I’m mainly interested in exchange operators because they have very capex-light business models. In the third quarter of 2021, Euronext recorded an operating cash flow of EUR 213.5m but we should deduct an additional EUR 21m of tax, a profit of EUR 3m attributable to non-controlling interests and the 8.4 EUR million in rents and interest payments. In addition to this, the 213.5 million euros published by Euronext includes a contribution of 35 million euros from changes in working capital.

Cash Flow

Euronext Investor Relations

On an adjusted basis, operating cash flow was approximately €147 million and after deducting €22 million of capital expenditure (as shown in the image above), Euronext generated approximately €125 million euros of free cash flow. Spread over the number of existing shares of just over 107 million shares, this represents almost EUR 1.17 per share in free cash flow.

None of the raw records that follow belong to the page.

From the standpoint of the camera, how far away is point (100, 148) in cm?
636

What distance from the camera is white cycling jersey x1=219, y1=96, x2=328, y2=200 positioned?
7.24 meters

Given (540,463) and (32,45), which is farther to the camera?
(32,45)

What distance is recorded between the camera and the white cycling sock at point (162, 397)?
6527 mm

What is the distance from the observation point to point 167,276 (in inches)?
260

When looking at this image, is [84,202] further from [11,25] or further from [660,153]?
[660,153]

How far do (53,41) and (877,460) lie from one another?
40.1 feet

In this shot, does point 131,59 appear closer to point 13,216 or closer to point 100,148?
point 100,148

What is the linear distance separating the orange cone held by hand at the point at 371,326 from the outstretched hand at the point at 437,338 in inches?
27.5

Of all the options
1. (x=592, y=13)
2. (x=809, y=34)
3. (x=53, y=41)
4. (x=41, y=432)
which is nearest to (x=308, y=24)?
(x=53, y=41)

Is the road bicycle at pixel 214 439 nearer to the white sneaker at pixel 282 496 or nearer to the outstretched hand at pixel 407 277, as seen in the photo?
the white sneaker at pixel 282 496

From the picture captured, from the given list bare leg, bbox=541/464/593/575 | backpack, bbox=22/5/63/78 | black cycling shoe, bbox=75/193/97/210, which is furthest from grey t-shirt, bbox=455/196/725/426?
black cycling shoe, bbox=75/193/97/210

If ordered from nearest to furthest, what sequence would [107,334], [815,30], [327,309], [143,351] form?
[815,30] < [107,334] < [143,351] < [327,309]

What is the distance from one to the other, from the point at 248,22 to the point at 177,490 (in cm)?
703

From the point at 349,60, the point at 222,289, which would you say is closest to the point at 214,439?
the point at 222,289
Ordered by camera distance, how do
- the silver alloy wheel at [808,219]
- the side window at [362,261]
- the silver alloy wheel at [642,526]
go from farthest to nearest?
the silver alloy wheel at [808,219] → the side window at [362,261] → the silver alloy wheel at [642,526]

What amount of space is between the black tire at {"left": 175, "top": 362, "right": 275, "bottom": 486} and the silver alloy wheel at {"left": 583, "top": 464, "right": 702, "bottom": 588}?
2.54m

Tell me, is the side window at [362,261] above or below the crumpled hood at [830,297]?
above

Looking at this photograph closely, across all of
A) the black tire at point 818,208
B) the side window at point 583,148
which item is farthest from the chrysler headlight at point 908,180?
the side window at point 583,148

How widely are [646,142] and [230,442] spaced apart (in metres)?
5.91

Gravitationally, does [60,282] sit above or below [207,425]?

While it might not be easy to pull the trigger by paying 20 times Euronext earnings, the current free cash flow yield of 5.5% isn’t bad at all. Additionally, as the business unlocks additional synergy benefits, the free cash flow yield will increase by approximately 6%.

Euronext pays a dividend but also retains a substantial amount of cash on its balance sheet, which will help reduce its 3.15 billion euros in gross debt. This will subsequently reduce interest expense and further increase free cash flow.

Investment thesis

I was happy to see Euronext acquire Borsa Italiana as there are only a handful of exchanges left that are worth pursuing and could add value to the Euronext group. Unfortunately, the company had to complete a rights issue to raise funds to help fund the acquisition, but this also created the opportunity to add to the position at the issue price of less than EUR 60 per share. In addition, existing shareholders were able to request an over-allotment which acquired more shares at the already low price than the allotment if only the rights were exercised.

I have a long position on Euronext and I continue to sell put options with out-of-the-money strike prices. I have currently written two puts with a strike price of EUR 80 expiring in March. If Euronext is trading below EUR 80 at expiry, I will essentially buy stocks at a free cash flow yield north of 6%, which is fine with me.